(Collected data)
_ _ _
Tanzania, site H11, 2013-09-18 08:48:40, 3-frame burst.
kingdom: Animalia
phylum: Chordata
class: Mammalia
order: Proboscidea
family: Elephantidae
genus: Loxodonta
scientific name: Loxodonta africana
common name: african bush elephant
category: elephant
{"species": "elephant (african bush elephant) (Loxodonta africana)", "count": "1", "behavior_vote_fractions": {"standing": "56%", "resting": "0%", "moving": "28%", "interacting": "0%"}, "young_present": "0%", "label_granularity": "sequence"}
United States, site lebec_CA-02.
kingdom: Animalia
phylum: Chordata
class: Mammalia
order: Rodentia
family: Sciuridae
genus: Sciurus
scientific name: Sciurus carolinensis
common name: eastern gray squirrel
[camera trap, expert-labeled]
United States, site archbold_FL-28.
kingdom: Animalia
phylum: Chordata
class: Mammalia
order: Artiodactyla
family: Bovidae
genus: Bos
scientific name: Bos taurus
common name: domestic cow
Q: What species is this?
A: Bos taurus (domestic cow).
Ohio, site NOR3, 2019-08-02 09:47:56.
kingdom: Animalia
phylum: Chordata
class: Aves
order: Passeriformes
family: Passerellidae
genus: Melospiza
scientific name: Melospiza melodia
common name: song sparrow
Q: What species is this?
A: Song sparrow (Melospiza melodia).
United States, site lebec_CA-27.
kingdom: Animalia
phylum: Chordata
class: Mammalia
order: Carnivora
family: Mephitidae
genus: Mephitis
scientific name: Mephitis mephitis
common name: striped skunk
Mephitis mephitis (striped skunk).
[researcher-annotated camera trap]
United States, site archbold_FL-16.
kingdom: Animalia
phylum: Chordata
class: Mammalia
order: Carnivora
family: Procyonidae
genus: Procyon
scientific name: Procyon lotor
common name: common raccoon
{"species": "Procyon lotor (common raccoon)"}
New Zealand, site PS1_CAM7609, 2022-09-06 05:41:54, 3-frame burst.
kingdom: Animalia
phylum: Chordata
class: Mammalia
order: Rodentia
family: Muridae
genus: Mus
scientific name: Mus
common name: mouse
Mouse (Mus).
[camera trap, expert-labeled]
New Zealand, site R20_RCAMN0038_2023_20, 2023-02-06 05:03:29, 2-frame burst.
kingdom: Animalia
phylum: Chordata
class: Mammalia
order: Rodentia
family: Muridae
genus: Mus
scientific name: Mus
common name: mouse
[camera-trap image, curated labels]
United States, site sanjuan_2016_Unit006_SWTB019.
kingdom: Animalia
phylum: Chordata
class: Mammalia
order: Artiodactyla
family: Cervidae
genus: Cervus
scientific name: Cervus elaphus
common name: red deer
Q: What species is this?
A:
_ _ _
Task prompt
Extract every line from the one with "common name: domestic cow" down to the final line above, both included, exactly as written.

Finished exercise
common name: domestic cow
Q: What species is this?
A: Bos taurus (domestic cow).
Ohio, site NOR3, 2019-08-02 09:47:56.
kingdom: Animalia
phylum: Chordata
class: Aves
order: Passeriformes
family: Passerellidae
genus: Melospiza
scientific name: Melospiza melodia
common name: song sparrow
Q: What species is this?
A: Song sparrow (Melospiza melodia).
United States, site lebec_CA-27.
kingdom: Animalia
phylum: Chordata
class: Mammalia
order: Carnivora
family: Mephitidae
genus: Mephitis
scientific name: Mephitis mephitis
common name: striped skunk
Mephitis mephitis (striped skunk).
[researcher-annotated camera trap]
United States, site archbold_FL-16.
kingdom: Animalia
phylum: Chordata
class: Mammalia
order: Carnivora
family: Procyonidae
genus: Procyon
scientific name: Procyon lotor
common name: common raccoon
{"species": "Procyon lotor (common raccoon)"}
New Zealand, site PS1_CAM7609, 2022-09-06 05:41:54, 3-frame burst.
kingdom: Animalia
phylum: Chordata
class: Mammalia
order: Rodentia
family: Muridae
genus: Mus
scientific name: Mus
common name: mouse
Mouse (Mus).
[camera trap, expert-labeled]
New Zealand, site R20_RCAMN0038_2023_20, 2023-02-06 05:03:29, 2-frame burst.
kingdom: Animalia
phylum: Chordata
class: Mammalia
order: Rodentia
family: Muridae
genus: Mus
scientific name: Mus
common name: mouse
[camera-trap image, curated labels]
United States, site sanjuan_2016_Unit006_SWTB019.
kingdom: Animalia
phylum: Chordata
class: Mammalia
order: Artiodactyla
family: Cervidae
genus: Cervus
scientific name: Cervus elaphus
common name: red deer
Q: What species is this?
A:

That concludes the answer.